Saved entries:
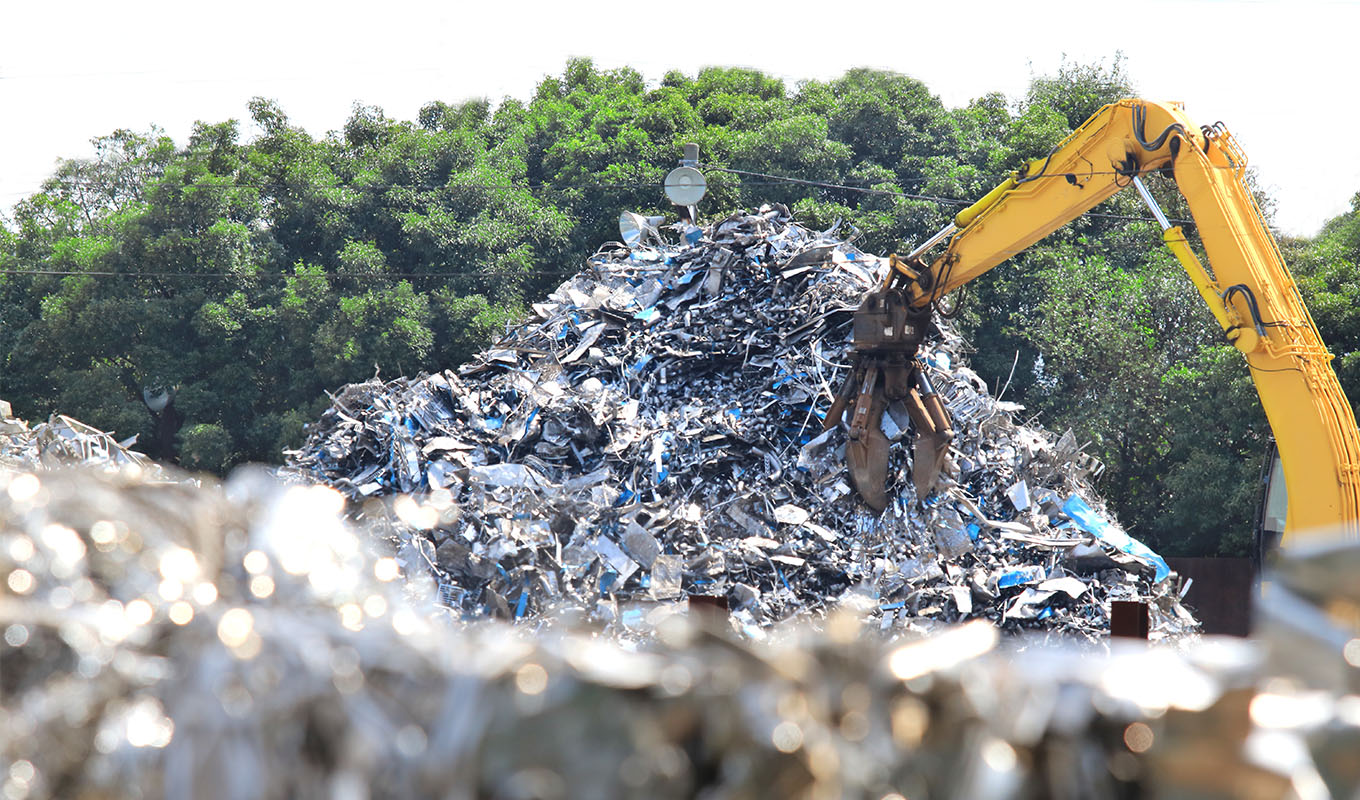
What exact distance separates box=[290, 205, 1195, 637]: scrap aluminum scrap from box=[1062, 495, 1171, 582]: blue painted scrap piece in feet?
0.09

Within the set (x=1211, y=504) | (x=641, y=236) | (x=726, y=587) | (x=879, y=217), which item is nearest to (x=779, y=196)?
(x=879, y=217)

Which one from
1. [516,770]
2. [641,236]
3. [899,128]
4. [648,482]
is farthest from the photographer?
[899,128]

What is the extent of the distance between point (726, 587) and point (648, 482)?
5.68 feet

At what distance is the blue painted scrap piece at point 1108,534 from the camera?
32.2 feet

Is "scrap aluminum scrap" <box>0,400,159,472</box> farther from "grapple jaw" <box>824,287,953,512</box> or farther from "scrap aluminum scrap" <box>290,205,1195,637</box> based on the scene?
"grapple jaw" <box>824,287,953,512</box>

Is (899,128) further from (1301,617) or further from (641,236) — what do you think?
(1301,617)

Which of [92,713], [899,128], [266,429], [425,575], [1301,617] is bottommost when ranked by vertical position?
[266,429]

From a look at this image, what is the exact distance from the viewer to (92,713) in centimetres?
165

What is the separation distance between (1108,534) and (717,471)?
3633 mm

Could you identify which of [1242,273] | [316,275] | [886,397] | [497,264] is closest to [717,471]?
[886,397]

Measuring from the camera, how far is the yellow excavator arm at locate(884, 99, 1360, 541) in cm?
737

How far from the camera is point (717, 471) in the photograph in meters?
10.7

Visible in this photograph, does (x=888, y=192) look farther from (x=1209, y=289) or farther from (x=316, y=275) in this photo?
(x=1209, y=289)

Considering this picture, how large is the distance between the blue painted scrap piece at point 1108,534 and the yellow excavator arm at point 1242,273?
2344 mm
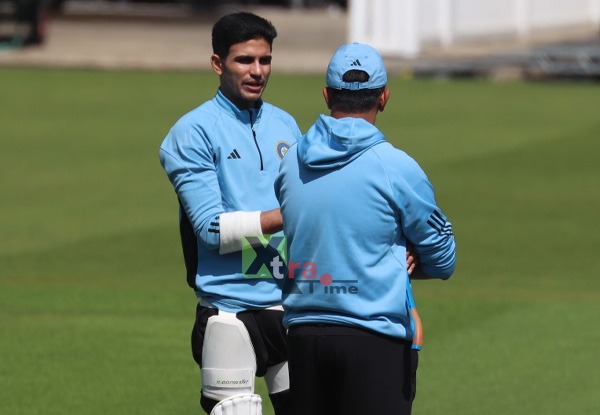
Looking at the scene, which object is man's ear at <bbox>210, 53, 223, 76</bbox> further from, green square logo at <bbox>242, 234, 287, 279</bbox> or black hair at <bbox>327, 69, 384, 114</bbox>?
black hair at <bbox>327, 69, 384, 114</bbox>

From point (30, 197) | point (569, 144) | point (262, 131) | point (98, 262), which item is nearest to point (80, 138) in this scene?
point (30, 197)

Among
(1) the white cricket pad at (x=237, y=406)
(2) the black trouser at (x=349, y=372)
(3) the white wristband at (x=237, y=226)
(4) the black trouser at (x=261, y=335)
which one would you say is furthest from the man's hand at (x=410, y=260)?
(1) the white cricket pad at (x=237, y=406)

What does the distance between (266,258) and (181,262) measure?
7.93m

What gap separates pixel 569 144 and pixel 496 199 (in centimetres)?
518

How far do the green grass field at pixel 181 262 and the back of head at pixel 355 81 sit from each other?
3849mm

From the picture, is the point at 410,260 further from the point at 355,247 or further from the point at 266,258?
the point at 266,258

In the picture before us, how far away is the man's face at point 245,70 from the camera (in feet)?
19.7

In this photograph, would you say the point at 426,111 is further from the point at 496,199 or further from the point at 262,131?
the point at 262,131

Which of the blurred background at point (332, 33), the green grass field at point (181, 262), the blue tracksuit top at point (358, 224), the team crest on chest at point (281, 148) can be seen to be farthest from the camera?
the blurred background at point (332, 33)

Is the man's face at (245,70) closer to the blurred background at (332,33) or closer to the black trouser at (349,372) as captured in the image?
the black trouser at (349,372)

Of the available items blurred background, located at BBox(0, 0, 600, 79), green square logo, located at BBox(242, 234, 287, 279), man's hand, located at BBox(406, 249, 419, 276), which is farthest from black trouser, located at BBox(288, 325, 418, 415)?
blurred background, located at BBox(0, 0, 600, 79)

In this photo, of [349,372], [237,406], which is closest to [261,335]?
[237,406]

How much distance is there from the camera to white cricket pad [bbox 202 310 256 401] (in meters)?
5.98

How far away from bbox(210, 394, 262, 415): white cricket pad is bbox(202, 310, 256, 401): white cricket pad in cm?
Answer: 2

PROBLEM TO SOLVE: Format every line of the records above as a JSON list of strings, one string per line, with blank lines and the pictures left out.

FULL OUTPUT:
[
  "What exact distance separates box=[290, 205, 1195, 637]: scrap aluminum scrap from box=[1062, 495, 1171, 582]: blue painted scrap piece in feet?",
  "0.09",
  "Within the set (x=1211, y=504) | (x=641, y=236) | (x=726, y=587) | (x=879, y=217), which item is nearest to (x=779, y=196)?",
  "(x=879, y=217)",
  "Which one from",
  "1. [516,770]",
  "2. [641,236]",
  "3. [899,128]",
  "4. [648,482]",
  "is farthest from the photographer?",
  "[899,128]",
  "What is the extent of the distance between point (726, 587) and point (648, 482)?",
  "5.68 feet",
  "At what distance is the blue painted scrap piece at point 1108,534 from the camera?",
  "32.2 feet",
  "Is \"scrap aluminum scrap\" <box>0,400,159,472</box> farther from \"grapple jaw\" <box>824,287,953,512</box> or farther from \"scrap aluminum scrap\" <box>290,205,1195,637</box> based on the scene?",
  "\"grapple jaw\" <box>824,287,953,512</box>",
  "Is (899,128) further from (1301,617) or further from (641,236) — what do you think?",
  "(1301,617)",
  "Which of [92,713], [899,128], [266,429], [425,575], [1301,617] is bottommost when ranked by vertical position?",
  "[266,429]",
  "From a look at this image, what is the exact distance from the viewer to (92,713) in centimetres?",
  "165",
  "What is the separation distance between (1108,534) and (717,471)?",
  "3633 mm",
  "Could you identify which of [1242,273] | [316,275] | [886,397] | [497,264] is closest to [717,471]?",
  "[886,397]",
  "Measuring from the camera, how far is the yellow excavator arm at locate(884, 99, 1360, 541) in cm?",
  "737",
  "How far from the camera is point (717, 471) in the photograph in meters?",
  "10.7",
  "Visible in this photograph, does (x=888, y=192) look farther from (x=1209, y=289) or farther from (x=316, y=275) in this photo?",
  "(x=1209, y=289)",
  "Considering this picture, how large is the distance between the blue painted scrap piece at point 1108,534 and the yellow excavator arm at point 1242,273?",
  "2344 mm",
  "Looking at the scene, which object is man's ear at <bbox>210, 53, 223, 76</bbox> further from, green square logo at <bbox>242, 234, 287, 279</bbox> or black hair at <bbox>327, 69, 384, 114</bbox>?",
  "black hair at <bbox>327, 69, 384, 114</bbox>",
  "From point (30, 197) | point (569, 144) | point (262, 131) | point (98, 262), which item is nearest to point (80, 138) in this scene?",
  "point (30, 197)",
  "Among",
  "(1) the white cricket pad at (x=237, y=406)",
  "(2) the black trouser at (x=349, y=372)",
  "(3) the white wristband at (x=237, y=226)",
  "(4) the black trouser at (x=261, y=335)",
  "which one would you say is furthest from the man's hand at (x=410, y=260)?",
  "(1) the white cricket pad at (x=237, y=406)",
  "What does the distance between (266,258) and (181,262) measure?",
  "7.93m",
  "What gap separates pixel 569 144 and pixel 496 199 (in centimetres)?",
  "518",
  "How far do the green grass field at pixel 181 262 and the back of head at pixel 355 81 sit from each other?",
  "3849mm",
  "From the picture, is the point at 410,260 further from the point at 355,247 or further from the point at 266,258?",
  "the point at 266,258",
  "In the picture before us, how far away is the man's face at point 245,70 from the camera (in feet)?",
  "19.7",
  "In this photograph, would you say the point at 426,111 is further from the point at 496,199 or further from the point at 262,131?",
  "the point at 262,131",
  "Which of the blurred background at point (332, 33), the green grass field at point (181, 262), the blue tracksuit top at point (358, 224), the team crest on chest at point (281, 148) can be seen to be farthest from the camera?",
  "the blurred background at point (332, 33)",
  "Is the man's face at (245,70) closer to the blurred background at (332,33) or closer to the black trouser at (349,372) as captured in the image?",
  "the black trouser at (349,372)",
  "Of the available items blurred background, located at BBox(0, 0, 600, 79), green square logo, located at BBox(242, 234, 287, 279), man's hand, located at BBox(406, 249, 419, 276), which is farthest from black trouser, located at BBox(288, 325, 418, 415)?",
  "blurred background, located at BBox(0, 0, 600, 79)",
  "In this photo, of [349,372], [237,406], which is closest to [261,335]?",
  "[237,406]",
  "How much distance is there from the camera to white cricket pad [bbox 202 310 256 401] (in meters)?",
  "5.98",
  "How far away from bbox(210, 394, 262, 415): white cricket pad is bbox(202, 310, 256, 401): white cricket pad in cm?",
  "Answer: 2"
]